**PASSAGE GIVEN:**
_ _ _
-3

Let's say I have a List of items in which look like this:

Number Amount
1      10
2      12
5      5
6      9
9      4
10     3
11     1

I need it so that the method takes in any number even as a decimal and use that number to group the list into ranges based on that number. So let's say my number was 1 the following output would be...

Ranges Total
1-2    22
5-6    14
9-11   8

Because it basically grouped the numbers that are 1 away from each other into ranges. What's the most efficient way I can convert my list to look like the output?

Ken White
  • 123,280
  • 14
  • 225
  • 444
Joe
  • 429
  • 1
  • 5
  • 9
  • When you say `group the list into ranges based on that number` do you mean you want to specify the size of each grouping? – Corey Apr 11 '21 at 23:50
  • Not really the size as you can see from the example above 9-11 is 3 numbers but the number is 1. They are grouped because they are 1 away from each other. Hope that makes sense. – Joe Apr 11 '21 at 23:53
  • You want to partition the input based on the difference between `Number` values in successive rows, then sum those partitions? With an input that gives the largest allowed gap? – Corey Apr 11 '21 at 23:57
  • Yes Corey exactly – Joe Apr 11 '21 at 23:57
  • What happens if you have a bunch of consecutive numbers `13 14 15 16 17` how do you group them? – Charlieface Apr 12 '21 at 00:17
  • Does this answer your question? [LINQ query — Data aggregation (Group Adjacent)](https://stackoverflow.com/questions/14879197/linq-query-data-aggregation-group-adjacent) – Self Apr 12 '21 at 09:42

1 Answers1

1

There are a couple of approaches to this. Either you can partition the data and then sum on the partitions, or you can roll the whole thing into a single method.
_ _ _
**EXCERPTED RECORDS:**
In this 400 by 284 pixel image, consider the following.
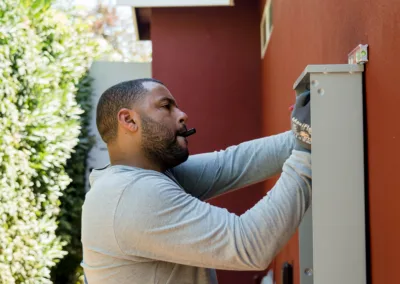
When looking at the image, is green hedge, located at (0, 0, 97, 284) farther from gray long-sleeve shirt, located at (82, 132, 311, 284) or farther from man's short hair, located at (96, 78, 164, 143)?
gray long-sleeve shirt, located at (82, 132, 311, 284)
_ _ _
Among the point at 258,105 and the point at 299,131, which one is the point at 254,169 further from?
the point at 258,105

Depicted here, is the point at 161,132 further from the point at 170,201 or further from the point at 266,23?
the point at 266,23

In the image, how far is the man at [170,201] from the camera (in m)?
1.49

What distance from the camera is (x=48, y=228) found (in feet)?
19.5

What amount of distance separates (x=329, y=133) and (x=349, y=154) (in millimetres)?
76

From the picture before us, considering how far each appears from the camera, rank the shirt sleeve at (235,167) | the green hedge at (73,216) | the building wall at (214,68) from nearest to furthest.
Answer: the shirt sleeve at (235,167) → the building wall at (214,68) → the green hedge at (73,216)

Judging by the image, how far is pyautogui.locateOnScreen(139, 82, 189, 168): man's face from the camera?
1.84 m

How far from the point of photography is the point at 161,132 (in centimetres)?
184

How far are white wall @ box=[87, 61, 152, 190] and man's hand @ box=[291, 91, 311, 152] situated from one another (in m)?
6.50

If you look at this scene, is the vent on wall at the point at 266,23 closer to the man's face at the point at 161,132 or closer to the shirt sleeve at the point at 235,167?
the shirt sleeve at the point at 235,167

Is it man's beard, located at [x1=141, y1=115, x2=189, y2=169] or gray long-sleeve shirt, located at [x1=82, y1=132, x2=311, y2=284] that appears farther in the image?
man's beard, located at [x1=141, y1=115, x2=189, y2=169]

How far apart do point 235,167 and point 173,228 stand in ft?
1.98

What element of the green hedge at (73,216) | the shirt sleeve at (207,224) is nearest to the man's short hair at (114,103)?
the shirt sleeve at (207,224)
_ _ _
**PROBLEM TO WORK ON:**
For each statement, say yes or no according to the thread about grouping a list into ranges, and quote the words of the thread that decide it.
1. The method is meant to accept only whole numbers.
2. Joe says the number sets the size of each grouping.
3. The answer offers partitioning the data and then summing on the partitions as one approach.
Draw only on the thread about grouping a list into ranges; the records play no part.

**RESULT OF THE EXERCISE:**
1. No: "takes in any number even as a decimal"
2. No: "Not really the size"
3. Yes: "Either you can partition the data and then sum on the partitions"